Directions =>
Copy the stretch of the Florida breeder thread below from "so no one knows" through "eventually family protection.", swapping "medium drive" for "high drive".
-- Start of Excerpt to read --
# Florida Breeder



## rshkr (Feb 9, 2012)

looking for a GSD here in florida and while i was "googling" i found ICNDF in St. Augustine, Fl.

tried "googling" some more for "feedbacks/reviews" and cant find any of substance.

i tried using the search feature in this forum/board and found 1 question without any reply.

anyone knows if this breeder is any good?


thanks for the help.


----------



## gagsd (Apr 24, 2003)

ICNDF (International Canine Narcotics Detection Foundation) Dog Training Center: Serving Northeast Florida Since 1986 | German Shepherds for Sale
This might help people to comment.


----------



## rshkr (Feb 9, 2012)

no reviews, hearsay, good or bad?
well, can someone at least recommend a reputable breeder in central florida?
i tried and call a couple of breeders i found on this forum and some are not breeding anymore.

any help is greatly appreciated.


----------



## rshkr (Feb 9, 2012)

so no one knows about this breeder?
anyone can at least recommend a breeder in florida?
looking for a working line ddr with medium drive (is that possible?), for family companion, going to be trained for obedience and MAYBE eventually family protection.


----------



## I_LOVE_MY_MIKKO (Oct 4, 2006)

Betty, a member on this forum, breeds working lines in Fl
LittleRiverCanine


----------



## zyppi (Jun 2, 2006)

von Jagenstadt German Shepherd Dogs


----------
-- End of Excerpt to read --
-- Start of Available data --
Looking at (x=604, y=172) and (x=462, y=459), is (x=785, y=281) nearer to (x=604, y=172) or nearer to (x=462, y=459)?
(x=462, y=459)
-- End of Available data --
Reply to the task =>
so no one knows about this breeder?
anyone can at least recommend a breeder in florida?
looking for a working line ddr with high drive (is that possible?), for family companion, going to be trained for obedience and MAYBE eventually family protection.